The minimum details you have to supply for a search are the full names of the person and the approximate date of event. You can order your certificates on the Internet, or by post, telephone, or fax. To order a birth, marriage or death certificate without the GRO reference would necessitate a search and the cost is then £11.50. If you can supply the GRO reference (found by a personal search or online), the cost reduces to £8.50 per certificate. If you apply for the certificate online, the cost reduces still further to £7.00. (This would still be a massive £84.00 for the twelve certificates of your great-grandparents). If you really can’t wait, a priority service allows you to purchase a certificate, which will be posted the next working day for between £23.00 and £27.50! I have purchased quite a few, however, and these are accessible on the website. So, what do we do with our birth, marriage and death certificates anyway?

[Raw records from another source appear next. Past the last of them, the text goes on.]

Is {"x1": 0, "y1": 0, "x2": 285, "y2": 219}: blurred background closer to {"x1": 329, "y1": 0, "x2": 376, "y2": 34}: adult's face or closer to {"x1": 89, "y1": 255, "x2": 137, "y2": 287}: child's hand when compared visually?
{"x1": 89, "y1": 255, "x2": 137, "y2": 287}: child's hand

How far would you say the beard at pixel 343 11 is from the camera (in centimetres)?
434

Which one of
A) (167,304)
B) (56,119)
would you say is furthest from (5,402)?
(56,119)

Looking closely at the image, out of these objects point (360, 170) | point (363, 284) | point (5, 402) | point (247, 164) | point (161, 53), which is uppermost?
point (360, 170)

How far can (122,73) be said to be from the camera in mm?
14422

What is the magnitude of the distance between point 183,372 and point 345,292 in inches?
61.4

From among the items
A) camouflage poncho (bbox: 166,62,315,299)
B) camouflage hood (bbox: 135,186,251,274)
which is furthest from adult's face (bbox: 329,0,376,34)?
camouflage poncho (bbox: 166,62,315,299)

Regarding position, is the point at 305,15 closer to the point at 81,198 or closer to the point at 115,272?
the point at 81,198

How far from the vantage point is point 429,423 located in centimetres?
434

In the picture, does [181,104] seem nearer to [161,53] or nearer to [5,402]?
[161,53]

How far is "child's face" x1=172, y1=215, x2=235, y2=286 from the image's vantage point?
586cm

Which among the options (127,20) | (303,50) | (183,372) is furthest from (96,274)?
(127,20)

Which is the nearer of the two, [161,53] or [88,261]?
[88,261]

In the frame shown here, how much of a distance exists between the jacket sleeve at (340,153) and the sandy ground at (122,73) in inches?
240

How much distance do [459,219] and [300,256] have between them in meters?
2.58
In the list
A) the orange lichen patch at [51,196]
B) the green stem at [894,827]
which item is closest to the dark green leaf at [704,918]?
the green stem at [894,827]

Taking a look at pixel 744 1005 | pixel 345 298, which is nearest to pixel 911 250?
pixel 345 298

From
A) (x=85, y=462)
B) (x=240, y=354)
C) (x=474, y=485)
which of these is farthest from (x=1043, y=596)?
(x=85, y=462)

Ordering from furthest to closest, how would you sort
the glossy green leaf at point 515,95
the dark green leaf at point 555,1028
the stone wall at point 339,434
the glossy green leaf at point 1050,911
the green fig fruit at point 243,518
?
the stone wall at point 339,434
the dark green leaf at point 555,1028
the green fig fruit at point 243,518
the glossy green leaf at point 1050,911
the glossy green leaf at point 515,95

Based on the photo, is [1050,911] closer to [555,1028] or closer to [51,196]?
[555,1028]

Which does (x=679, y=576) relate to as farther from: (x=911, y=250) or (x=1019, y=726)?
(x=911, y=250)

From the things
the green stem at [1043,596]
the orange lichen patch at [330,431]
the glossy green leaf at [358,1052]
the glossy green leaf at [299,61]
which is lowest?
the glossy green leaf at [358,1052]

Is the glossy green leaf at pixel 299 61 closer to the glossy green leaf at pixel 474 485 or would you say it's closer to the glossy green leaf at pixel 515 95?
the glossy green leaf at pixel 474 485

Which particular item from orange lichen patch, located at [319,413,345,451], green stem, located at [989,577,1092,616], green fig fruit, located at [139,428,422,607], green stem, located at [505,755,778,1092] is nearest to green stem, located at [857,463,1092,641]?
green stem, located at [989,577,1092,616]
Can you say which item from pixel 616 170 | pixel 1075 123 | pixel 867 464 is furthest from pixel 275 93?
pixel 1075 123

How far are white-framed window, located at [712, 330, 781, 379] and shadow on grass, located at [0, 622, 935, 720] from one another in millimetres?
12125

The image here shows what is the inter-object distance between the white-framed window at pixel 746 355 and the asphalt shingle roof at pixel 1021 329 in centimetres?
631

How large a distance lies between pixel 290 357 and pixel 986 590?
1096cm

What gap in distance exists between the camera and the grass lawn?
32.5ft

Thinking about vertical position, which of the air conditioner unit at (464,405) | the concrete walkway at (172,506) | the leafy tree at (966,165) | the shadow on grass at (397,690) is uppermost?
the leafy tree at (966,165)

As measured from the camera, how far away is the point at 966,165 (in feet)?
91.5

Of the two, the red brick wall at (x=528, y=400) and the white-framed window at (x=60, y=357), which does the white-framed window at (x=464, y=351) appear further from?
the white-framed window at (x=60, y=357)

The certificates provide just one step backwards in the search for one’s roots. Take my Grandfather as an example: William Whittington Burgum was born in 1903. His birth certificate would give the exact date of his birth and his name. It would also show that his father was Fredrick James Burgum and his mother Mary Ellen Burgum, formerly Garner. The father’s occupation and a location (hopefully an address) would also be entered on the certificate. Armed with the names of the parents, we can make our next search. On our next visit to the Family Record Centre (located at 1 Myddelton Street, London EC1), or online at 1837Online.com we would begin a search of the marriage records. Starting at 1903, the year of my grandfather’s birth, we can gradually search backwards until the marriage is found. (Sometimes searching forwards a short way saves a lot of time, too!). In this case, however, we would need to search back to 1893 (at the FRC, that would be forty, very heavy volumes!) before we find the marriage record of Frederick James Burgum. If we care to look up Mary Ellen Garner in the same quarterly volume, we would find that she was also married at Mile End and the code (the GRO reference) is the same. They married each other!

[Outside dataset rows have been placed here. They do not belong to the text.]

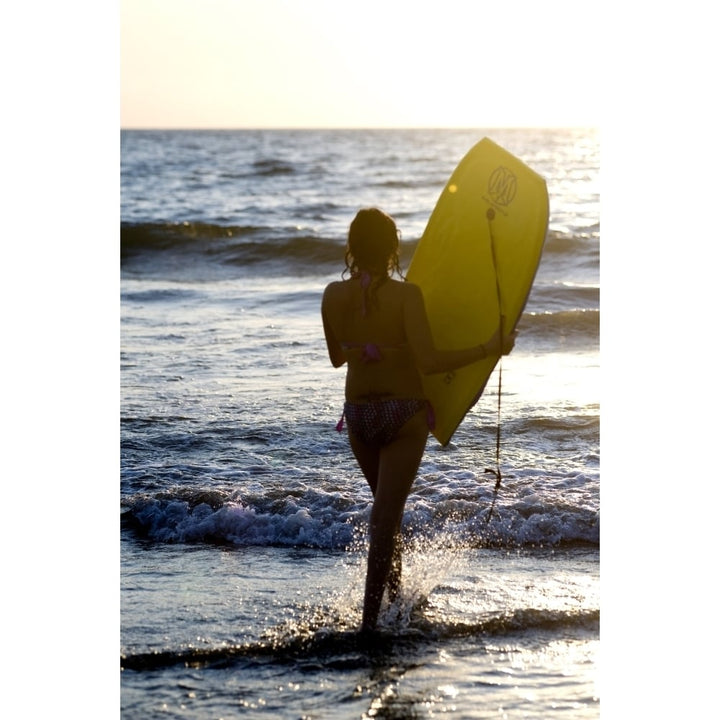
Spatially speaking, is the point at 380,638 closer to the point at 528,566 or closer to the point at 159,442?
the point at 528,566

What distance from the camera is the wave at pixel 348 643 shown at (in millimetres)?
3436

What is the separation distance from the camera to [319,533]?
4.74 m

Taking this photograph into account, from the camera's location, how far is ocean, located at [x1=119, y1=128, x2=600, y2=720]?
10.8ft

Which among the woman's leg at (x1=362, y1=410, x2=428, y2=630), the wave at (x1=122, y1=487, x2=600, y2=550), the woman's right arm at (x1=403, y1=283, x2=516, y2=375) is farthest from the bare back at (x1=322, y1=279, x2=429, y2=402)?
the wave at (x1=122, y1=487, x2=600, y2=550)

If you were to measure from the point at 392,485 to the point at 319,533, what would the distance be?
1.44m

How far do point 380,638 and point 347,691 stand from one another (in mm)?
357

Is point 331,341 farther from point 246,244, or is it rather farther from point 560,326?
point 246,244

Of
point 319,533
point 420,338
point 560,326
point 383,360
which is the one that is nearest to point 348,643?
point 383,360


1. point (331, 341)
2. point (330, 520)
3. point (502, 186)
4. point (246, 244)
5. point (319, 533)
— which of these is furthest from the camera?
point (246, 244)

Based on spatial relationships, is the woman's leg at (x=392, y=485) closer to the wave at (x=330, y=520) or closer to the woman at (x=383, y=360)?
the woman at (x=383, y=360)

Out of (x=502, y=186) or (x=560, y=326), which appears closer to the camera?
(x=502, y=186)

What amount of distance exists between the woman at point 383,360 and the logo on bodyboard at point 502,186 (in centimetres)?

To learn anything else, we have to purchase the certificates at £7.00 (provided we apply online and supply the GRO reference). (Never apply for a short birth certificate as it does not give the names of the parents!). Sometime later, we receive the certificate. It tells us Fred, a cigar maker, was aged 21 and his father’s name was Harry Burgum (a labourer). Mary was aged 19 and her father was Harry Garner. We are lucky! Sometimes the age is only given as “full” or “a minor”, possibly resulting in another lengthy search. A search of the birth registers for 1872 reveals Fred’s birth date and once again we can apply for the birth certificate. It confirms his father’s name was Henry (Harry) and now we have new information – his mother’s name was Sarah Jane Bartholomew. Now we can search for Henry and Sarah’s marriage, starting around 1872. In fact, it was found in 1866 and so the search goes on, on generation back at a time. With each generation, more expense! Before 1837, however, there were no certificates. We must begin to search elsewhere for our ancestors…!

Death certificates are usually only of academic value as, after 1866, the indexes list the age of the individual, giving us somewhere to look for their birth certificate. Sadly, the death indexes themselves did not begin including the date of birth until 1969. From September 1911, indexes also list the mother’s maiden name, which is very useful.